Single, Unified Multimedia + AI Framework

Combines multimedia pipelines and ML inference into a single, coherent developer experience.

Hardware-Accelerated by Default

QIM SDK natively exploits QCOM accelerators including CPU, GPU, NPU, ISP, VPU and DSP through optimized plugins

Gstreamer-Based, Industry-Standard Pipelines

Built on Gstreamer, providing a mature, composable pipeline model with 40+ Qualcomm-optimized plugins.

Flexible AI Model Support

SDK supports running models from common frameworks such as TFLite/LiteRT, ONNX, and QNN.

Qualcomm AI Hub Integration

Browse, download, and deploy hundreds of pre-trained, quantized models directly from Qualcomm AI Hub. Models arrive ready to run — no manual conversion, calibration, or profiling required.

Plugin Performance: QIM SDK vs Upstream GStreamer

AI Preprocessing: Upstream vs QIM SDK (`qtimlvconverter`)

Example: AI preprocessing with upstream GStreamer vs `qtimlvconverter`

This example shows a 1080p frame being prepared for neural network inference. The upstream approach chains videoconvert and videoscale on the CPU. The QIM SDK approach uses qtivtransform to convert to NV12 on the GPU, then qtimlvconverter to pack it into a tensor buffer ready for qtimltflite. Upstream (CPU) — upstream_preprocess.py:

from gst_helper import gst_grouped_frames, atomic_save_image, timing_marks_to_str
import argparse

parser = argparse.ArgumentParser(description='Upstream CPU preprocessing')
parser.add_argument('--video-source', type=str, required=True,
    help='GStreamer video source (e.g. "v4l2src device=/dev/video2")')
args, unknown = parser.parse_known_args()

PIPELINE = (
    f"{args.video_source} ! "
    "video/x-raw,width=1920,height=1080 ! "
    "identity name=frame_ready silent=false ! "
    "videoconvert ! aspectratiocrop aspect-ratio=1/1 ! "
    "videoscale ! video/x-raw,format=RGB,width=224,height=224 ! "
    "identity name=preprocess_done silent=false ! "
    "queue max-size-buffers=2 leaky=downstream ! "
    "appsink name=frame drop=true sync=false max-buffers=1 emit-signals=true"
)

for frames_by_sink, marks in gst_grouped_frames(PIPELINE):
    frame = frames_by_sink['frame']
    print(f'Frame shape: {frame.shape}')
    print('Timings:', timing_marks_to_str(marks))
    atomic_save_image(frame=frame, path='out/frame_upstream.png')

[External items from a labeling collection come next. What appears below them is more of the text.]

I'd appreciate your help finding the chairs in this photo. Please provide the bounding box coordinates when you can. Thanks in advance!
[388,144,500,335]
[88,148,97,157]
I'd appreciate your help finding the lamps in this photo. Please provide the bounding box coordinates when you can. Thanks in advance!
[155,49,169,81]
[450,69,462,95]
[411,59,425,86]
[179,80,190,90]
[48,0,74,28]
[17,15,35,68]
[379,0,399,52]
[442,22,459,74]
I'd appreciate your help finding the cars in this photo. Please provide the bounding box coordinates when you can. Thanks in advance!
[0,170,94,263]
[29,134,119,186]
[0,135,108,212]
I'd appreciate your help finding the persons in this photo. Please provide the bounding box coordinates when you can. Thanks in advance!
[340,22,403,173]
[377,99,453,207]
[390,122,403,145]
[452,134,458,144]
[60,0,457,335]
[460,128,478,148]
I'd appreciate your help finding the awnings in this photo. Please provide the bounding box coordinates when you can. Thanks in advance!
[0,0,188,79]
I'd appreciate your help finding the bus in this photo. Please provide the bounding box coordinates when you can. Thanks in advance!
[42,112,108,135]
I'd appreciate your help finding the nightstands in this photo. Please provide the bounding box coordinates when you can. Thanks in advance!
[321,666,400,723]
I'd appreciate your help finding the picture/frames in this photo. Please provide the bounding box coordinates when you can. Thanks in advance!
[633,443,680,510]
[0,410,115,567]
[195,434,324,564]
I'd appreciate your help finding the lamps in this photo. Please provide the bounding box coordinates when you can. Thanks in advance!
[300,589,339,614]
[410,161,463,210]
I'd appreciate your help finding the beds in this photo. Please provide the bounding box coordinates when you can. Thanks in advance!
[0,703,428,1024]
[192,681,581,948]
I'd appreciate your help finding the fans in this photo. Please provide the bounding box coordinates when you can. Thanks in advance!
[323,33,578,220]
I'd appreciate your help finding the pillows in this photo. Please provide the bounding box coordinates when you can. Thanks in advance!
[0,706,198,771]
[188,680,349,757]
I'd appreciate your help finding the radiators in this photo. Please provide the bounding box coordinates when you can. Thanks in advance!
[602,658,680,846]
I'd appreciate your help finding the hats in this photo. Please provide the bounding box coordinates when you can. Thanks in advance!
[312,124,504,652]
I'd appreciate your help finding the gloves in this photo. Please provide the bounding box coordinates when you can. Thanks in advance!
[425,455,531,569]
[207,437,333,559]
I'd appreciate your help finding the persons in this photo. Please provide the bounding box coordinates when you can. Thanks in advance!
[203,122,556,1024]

python3 upstream_preprocess.py --video-source "$IMSDK_VIDEO_SOURCE"

# Frame shape: (224, 224, 3)
# Timings: frame_ready->preprocess_done: 22.16ms, preprocess_done->pipeline_finished: 2.14ms (total 24.31ms)

QIM SDK (qtivtransform + qtimlvconverter) — imsdk_preprocess.py:

from gst_helper import gst_grouped_frames, timing_marks_to_str
import argparse

parser = argparse.ArgumentParser(description='QIM SDK GPU preprocessing')
parser.add_argument('--video-source', type=str, required=True,
    help='GStreamer video source (e.g. "v4l2src device=/dev/video2")')
args, unknown = parser.parse_known_args()

PIPELINE = (
    f"{args.video_source} ! "
    "video/x-raw,width=1920,height=1080 ! "
    "identity name=frame_ready silent=false ! "
    "qtivtransform ! "
    "video/x-raw,format=NV12 ! "
    "identity name=transform_done silent=false ! "
    "qtimlvconverter ! neural-network/tensors,type=UINT8,dimensions=<<1,224,224,3>> ! "
    "identity name=preprocess_done silent=false ! "
    "queue max-size-buffers=2 leaky=downstream ! "
    "appsink name=tensor drop=true sync=false max-buffers=1 emit-signals=true"
)

for frames_by_sink, marks in gst_grouped_frames(PIPELINE):
    tensor = frames_by_sink['tensor']
    print(f'Tensor shape: {tensor.shape} dtype: {tensor.dtype}')
    print('Timings:', timing_marks_to_str(marks))

python3 imsdk_preprocess.py --video-source "$IMSDK_VIDEO_SOURCE"

# Tensor shape: (150528,) dtype: uint8
# Timings: frame_ready->transform_done: 6.55ms, transform_done->preprocess_done: 0.83ms (total 7.38ms)

qtivtransform handles the GPU color conversion and qtimlvconverter packs the NV12 buffer into a flat UINT8 tensor in a single pass, ready to hand directly to qtimltflite without any CPU copy.

Video Pipeline: Upstream vs QIM SDK (VTransform, VSplit, VComposer, Overlay)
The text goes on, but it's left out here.